SHAYE: The medical infrastructure here is fantastic in that they have so much, they have decentralized their surgical process so much that they have procedures where they may do follow-up by phone. They may send a small plane out to a small remote camp in other places. The surgeons are being brought closer to the patients which makes the care possible for patients. Whereas if we have, if we replicate, say, the model in the U.S. or Europe where there are just large centers and then patients can are refer and can travel because it is not as much of an issue, this does not translate over here where it is so difficult and so strenuous to travel.

RAI: And so the heights, and you know, the high points will be a lot.

SHAYE: Why what Dr. Rai is doing is so amazing is because he has developed comprehensive cleft care for the entire country in a country that's really very challenging settings like Nepal where the geography is a major hurdle to overcome.

RAI: It will be an easy operation.

I think that we have carried out more than 25,000 free surgeries for the poor patients. Of course, the number of actual number of surgeries is even more patients who pay, I am not counting them, but patients who have been treated free of cost must be around 25,000 altogether, and not just cleft or the post ones, but also some other patients who have other surgical, plastic surgical problems.

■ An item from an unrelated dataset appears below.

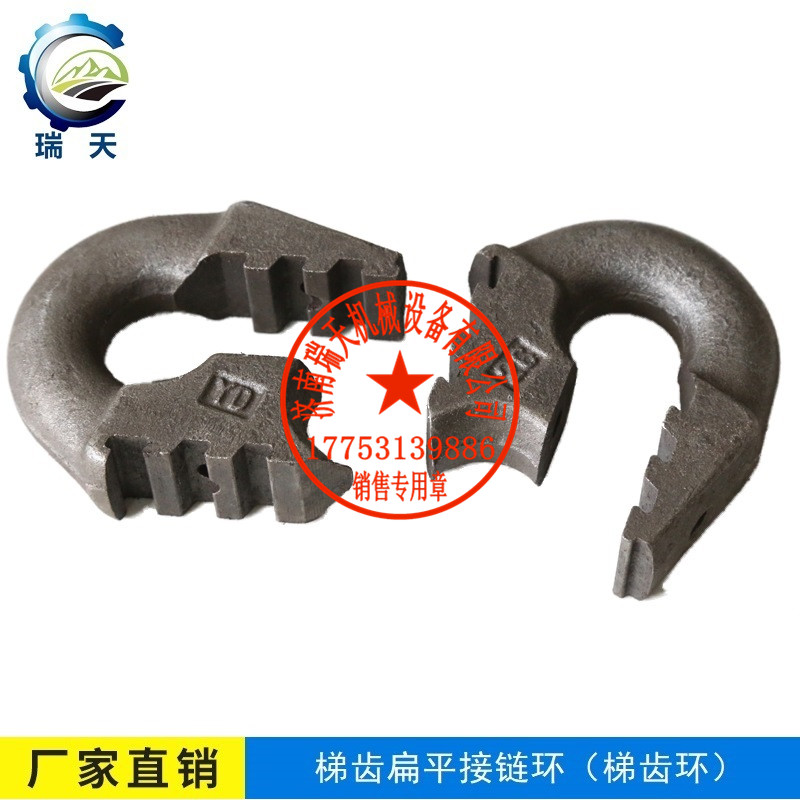 30X108弧齒環(huán)梯齒環(huán)圖片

The fact that we have been able to take care of the poor patients and the fact that the service has been continued for a long time because I have not only walked like this for the last 17 or 18 years now, this is fantastic for any plastic surgeon. It is amazing to be able to operate on poor patients who don't have to pay anything.

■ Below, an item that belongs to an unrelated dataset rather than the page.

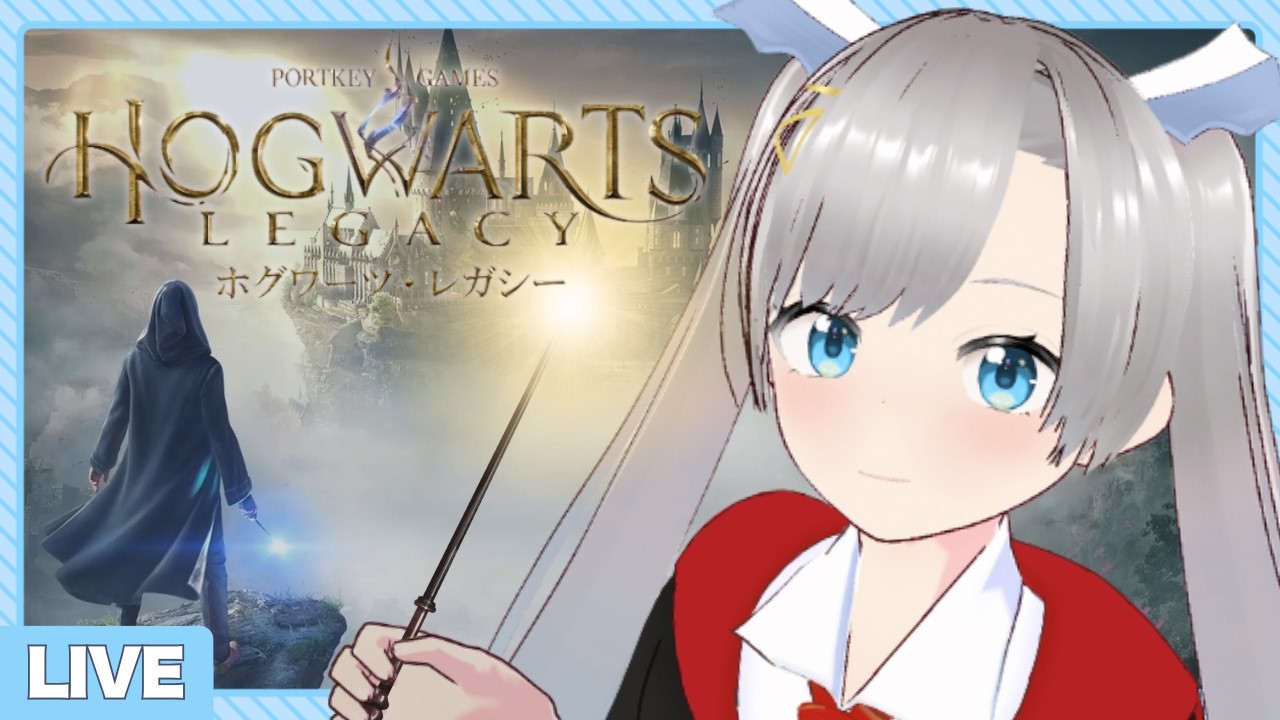 【ホグワーツ・レガシー】マンドレイク見たさに薬草学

GUPTA: After the tour, Dr. Rai prepares for another operation. He has dedicated his life to helping those in Nepal who likely otherwise would never receive treatment. In a country with a heavy stigma towards birth defects and deformities, he and his team are giving them chance at a normal life.

SHAYE: The world needs more people like Dr. Rai who will bring surgery to people who would otherwise have no other access to surgery. The vast majority can't access any surgical care whatsoever. So it is our job to really think as surgeons, how can we bring this type of care all over the world to the whole population of the world?

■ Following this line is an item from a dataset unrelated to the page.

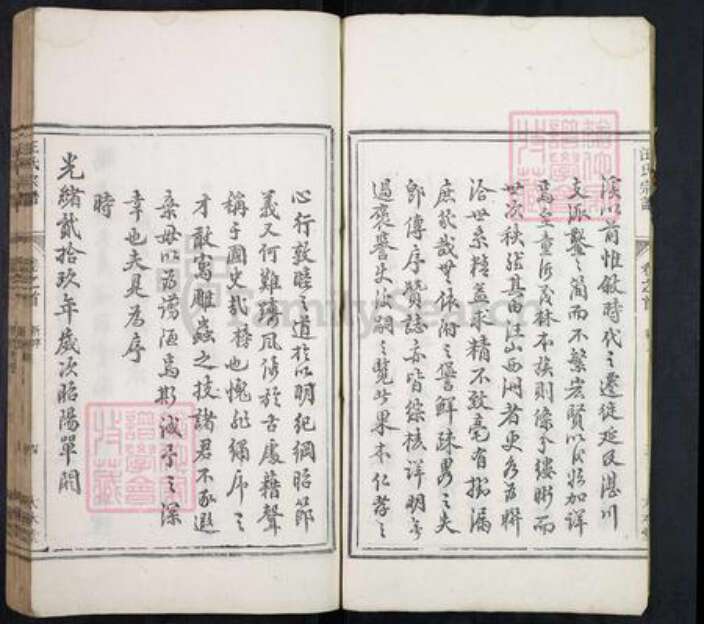 河南省许昌市长葛市汪氏大本堂族谱-汪氏宗谱.pdf电子版预览图4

It has challenges, but when I work in my hospital in Boston, every single thing that we do right now, and every single piece of equipment was once thought to be impossible. Now we have to, this may be thought to be impossible to bring the care to the most re mote districts of Nepal, but it's not. Just like everything else was impossible, it is now possible, and this, too, will be possible to bring care to the most remote areas of Nepal.